RECORD LIST
— START —

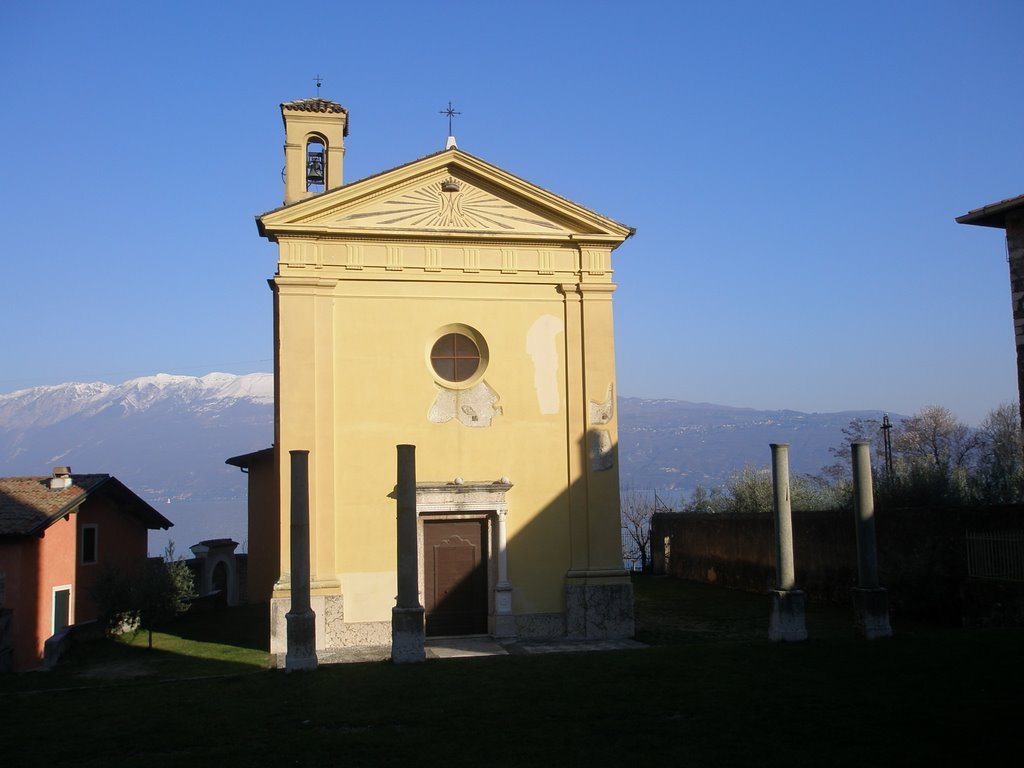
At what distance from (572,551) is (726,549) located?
1157 centimetres

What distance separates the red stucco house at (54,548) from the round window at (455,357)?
7.58 m

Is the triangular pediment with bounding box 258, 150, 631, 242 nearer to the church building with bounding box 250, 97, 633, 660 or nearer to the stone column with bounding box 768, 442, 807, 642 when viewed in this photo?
the church building with bounding box 250, 97, 633, 660

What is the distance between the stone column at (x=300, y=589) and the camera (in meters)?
11.7

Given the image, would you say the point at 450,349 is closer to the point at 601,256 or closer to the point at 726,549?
the point at 601,256

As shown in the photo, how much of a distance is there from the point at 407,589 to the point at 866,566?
248 inches

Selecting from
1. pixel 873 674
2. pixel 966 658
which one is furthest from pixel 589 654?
pixel 966 658

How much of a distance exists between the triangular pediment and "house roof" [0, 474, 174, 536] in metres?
6.73

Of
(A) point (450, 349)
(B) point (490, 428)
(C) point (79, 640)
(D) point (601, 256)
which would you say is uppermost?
(D) point (601, 256)

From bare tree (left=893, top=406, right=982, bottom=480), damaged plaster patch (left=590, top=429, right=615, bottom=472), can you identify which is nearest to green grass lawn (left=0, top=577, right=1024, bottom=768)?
damaged plaster patch (left=590, top=429, right=615, bottom=472)

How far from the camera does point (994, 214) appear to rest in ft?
52.4

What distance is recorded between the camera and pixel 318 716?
364 inches

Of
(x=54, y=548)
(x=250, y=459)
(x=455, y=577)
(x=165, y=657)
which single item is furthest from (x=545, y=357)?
(x=54, y=548)

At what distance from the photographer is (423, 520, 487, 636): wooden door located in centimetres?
1583

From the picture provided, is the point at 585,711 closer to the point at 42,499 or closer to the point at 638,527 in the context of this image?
the point at 42,499
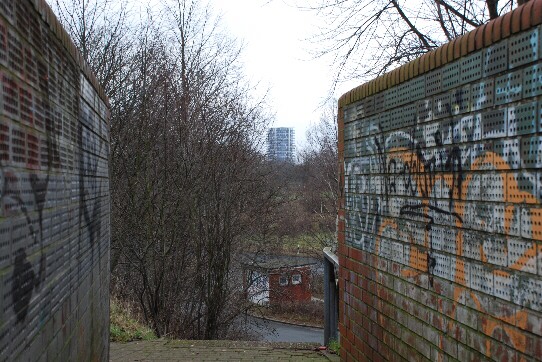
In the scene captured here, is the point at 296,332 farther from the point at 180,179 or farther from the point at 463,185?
the point at 463,185

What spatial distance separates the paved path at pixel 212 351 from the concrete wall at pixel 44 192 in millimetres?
3360

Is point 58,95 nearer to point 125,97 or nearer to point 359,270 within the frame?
point 359,270

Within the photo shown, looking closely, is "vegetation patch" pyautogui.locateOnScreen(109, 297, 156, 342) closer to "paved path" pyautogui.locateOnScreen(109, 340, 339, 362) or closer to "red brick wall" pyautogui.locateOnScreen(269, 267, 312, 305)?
"paved path" pyautogui.locateOnScreen(109, 340, 339, 362)

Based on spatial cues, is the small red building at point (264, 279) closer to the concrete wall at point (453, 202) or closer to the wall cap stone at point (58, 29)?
the concrete wall at point (453, 202)

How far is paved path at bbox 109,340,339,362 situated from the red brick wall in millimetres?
11202

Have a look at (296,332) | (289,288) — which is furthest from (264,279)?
(296,332)

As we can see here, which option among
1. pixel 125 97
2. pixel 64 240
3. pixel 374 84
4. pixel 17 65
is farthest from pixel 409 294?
pixel 125 97

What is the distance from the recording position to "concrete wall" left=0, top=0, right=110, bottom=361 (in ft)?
7.59

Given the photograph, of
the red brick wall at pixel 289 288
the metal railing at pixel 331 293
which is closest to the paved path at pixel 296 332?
the red brick wall at pixel 289 288

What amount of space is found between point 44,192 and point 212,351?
6252 millimetres

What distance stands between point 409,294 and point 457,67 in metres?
1.66

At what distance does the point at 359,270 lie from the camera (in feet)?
18.2

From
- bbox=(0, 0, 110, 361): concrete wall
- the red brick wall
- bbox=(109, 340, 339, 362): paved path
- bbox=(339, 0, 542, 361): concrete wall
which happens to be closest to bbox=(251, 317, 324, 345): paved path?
the red brick wall

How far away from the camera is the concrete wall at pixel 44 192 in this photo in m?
2.31
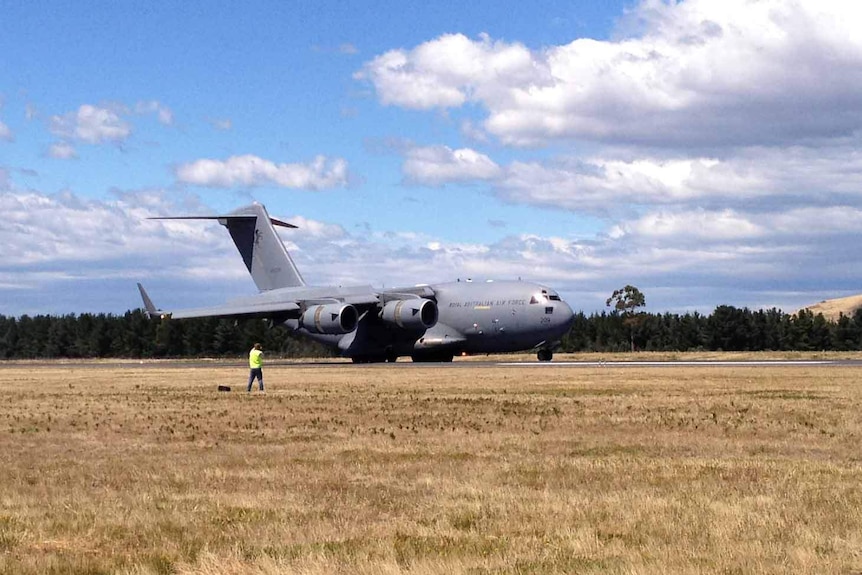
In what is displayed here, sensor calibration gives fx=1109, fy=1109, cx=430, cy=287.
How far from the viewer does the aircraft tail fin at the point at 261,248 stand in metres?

— END —

PROMPT
Print exactly the lines from the line with "What distance stands" through the end of the data, both ends included, and print no pictures.

REPLY
What distance stands between point 409,294 and point 457,67 in metres?
1.66

At what distance does the point at 359,270 lie from the camera (in feet)?
18.2

From
- bbox=(0, 0, 110, 361): concrete wall
- the red brick wall
- bbox=(109, 340, 339, 362): paved path
- bbox=(339, 0, 542, 361): concrete wall
which happens to be closest to bbox=(251, 317, 324, 345): paved path?
the red brick wall

How far away from the camera is the concrete wall at pixel 44 192 in this photo in m?
2.31
In what is displayed here, sensor calibration gives fx=1109, fy=1109, cx=430, cy=287.
How far from the viewer does the aircraft tail fin at the point at 261,248 stand in metres?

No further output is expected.